Prevent fraud by using properly regulated professionals who belong to the appropriate professional bodies. It is also advisable to use a professional who adheres to the Consumer Arbitration System, which allows disputes arising between companies and their customers to be resolved quickly and free-of-charge by means of a binding decision.

Option to buy

The option to buy is a right that gives you a certain amount of time to decide whether you want to buy a particular property if you not entirely sure, or in case you find another property that is in better condition or has better facilities.

But if you are sure, get in touch with the seller, which may be a private individual or a development company.

Pre-sale contract

Once the sale has been agreed, it is quite common to sign a private contract in which the buyer pays a part of the sale price as a deposit.

This contract must specify the conditions of the deal: the property being sold, price, payment terms and conditions if one of the parties decides to pull out

Deposit

Once you have decided on the property you want to buy, you can reserve it for a short time. A non-returnable deposit is normally paid as a guarantee to the seller that you are going to buy the property.

This amount will be discounted fr om the total price of the property once the paperwork has been formalised. Although it is a formality, the owner has to give you a signed document stating that this deposit has been paid.

The deposit may be up to 10% of the total price of the property. If you decide not to go ahead with the sale, you will lose this money. On the other hand, if the owner decides to sell the property to someone else, he will have to pay you back double the value of the deposit.

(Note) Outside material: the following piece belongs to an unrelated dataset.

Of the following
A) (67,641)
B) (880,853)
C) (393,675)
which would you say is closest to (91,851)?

Signing the contract of sale and the public deed

The contract must include identification of the buyer and the seller, a description of the property being sold and its annexes (garage, storage rooms, etc.), useable surface area, shared areas and the by-laws of the homeowners’ association, if there is one.

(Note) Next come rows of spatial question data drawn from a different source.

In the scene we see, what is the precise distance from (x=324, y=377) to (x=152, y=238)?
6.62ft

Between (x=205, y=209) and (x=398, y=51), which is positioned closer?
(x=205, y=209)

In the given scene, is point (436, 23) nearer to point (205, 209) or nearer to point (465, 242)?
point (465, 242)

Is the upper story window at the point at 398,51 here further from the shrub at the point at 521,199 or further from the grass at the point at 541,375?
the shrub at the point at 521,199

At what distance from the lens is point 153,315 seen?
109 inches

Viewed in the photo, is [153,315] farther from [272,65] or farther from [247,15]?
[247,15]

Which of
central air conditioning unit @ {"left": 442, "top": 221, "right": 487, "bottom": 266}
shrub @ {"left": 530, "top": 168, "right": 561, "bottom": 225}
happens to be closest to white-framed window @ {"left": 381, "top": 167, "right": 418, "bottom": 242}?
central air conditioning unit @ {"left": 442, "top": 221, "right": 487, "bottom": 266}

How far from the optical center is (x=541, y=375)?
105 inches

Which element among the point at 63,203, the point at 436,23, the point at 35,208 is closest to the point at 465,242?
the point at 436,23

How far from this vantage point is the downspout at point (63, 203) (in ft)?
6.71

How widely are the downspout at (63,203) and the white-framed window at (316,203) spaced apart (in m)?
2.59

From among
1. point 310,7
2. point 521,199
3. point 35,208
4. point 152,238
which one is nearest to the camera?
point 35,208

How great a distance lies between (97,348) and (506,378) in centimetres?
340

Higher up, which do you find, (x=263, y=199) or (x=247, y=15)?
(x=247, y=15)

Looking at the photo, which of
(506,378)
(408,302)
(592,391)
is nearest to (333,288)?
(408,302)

It must also state the price and the payment terms, applicable taxes (VAT or ITP - property transfer tax), the conditions of sale and any penalties applicable to the parties in case of breach of contract.

It is advisable for both parties to agree to consumer arbitration, which is free-of-charge, as a way of resolving any disputes that may arise in the future.

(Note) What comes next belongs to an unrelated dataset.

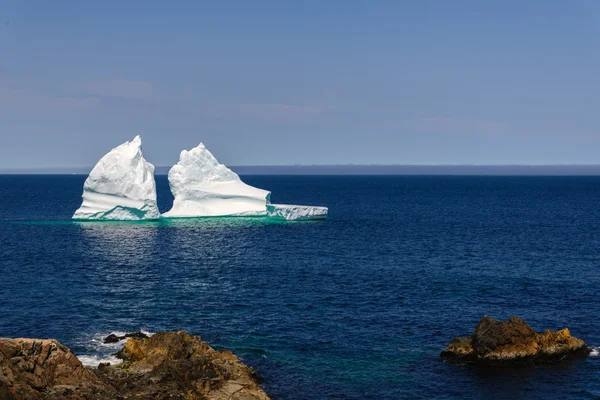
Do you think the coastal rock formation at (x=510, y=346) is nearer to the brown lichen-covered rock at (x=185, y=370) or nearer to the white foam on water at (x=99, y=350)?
the brown lichen-covered rock at (x=185, y=370)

The buyer has the right to choose the notary who will draw up the public deed of sale.

The contract between the two parties may be private or public. The contract is the document that will make you the legal owner of the property, setting out the rights and duties of the buyer and the seller.

Private contracts are not formalised before a notary and they consist of a document identifying the buyer and seller, the physical and legal status of the property, the payment method and details of the sale (conditions, exact price, handover date, etc.).

You are not the legal owner of the property until the public deed has been signed before a notary. The public deed will also include identification of the buyer and seller, the physical and legal status of the property, its value, the payment method and any tax obligations arising from it.

Property Register

The public deed is required to register the property in the Real-Estate Property Register covering the area wh ere the property is located.

In order to enter the property in the Register, you will need to provide proof of payment of the following items: property transfer tax (existing property) or VAT (new-build) and the related legal documents.

Although you do not have to enter the property in the Real-Estate Property Register, it is advisable to do so as it acts as a guarantee that you are now the legal owner of the property.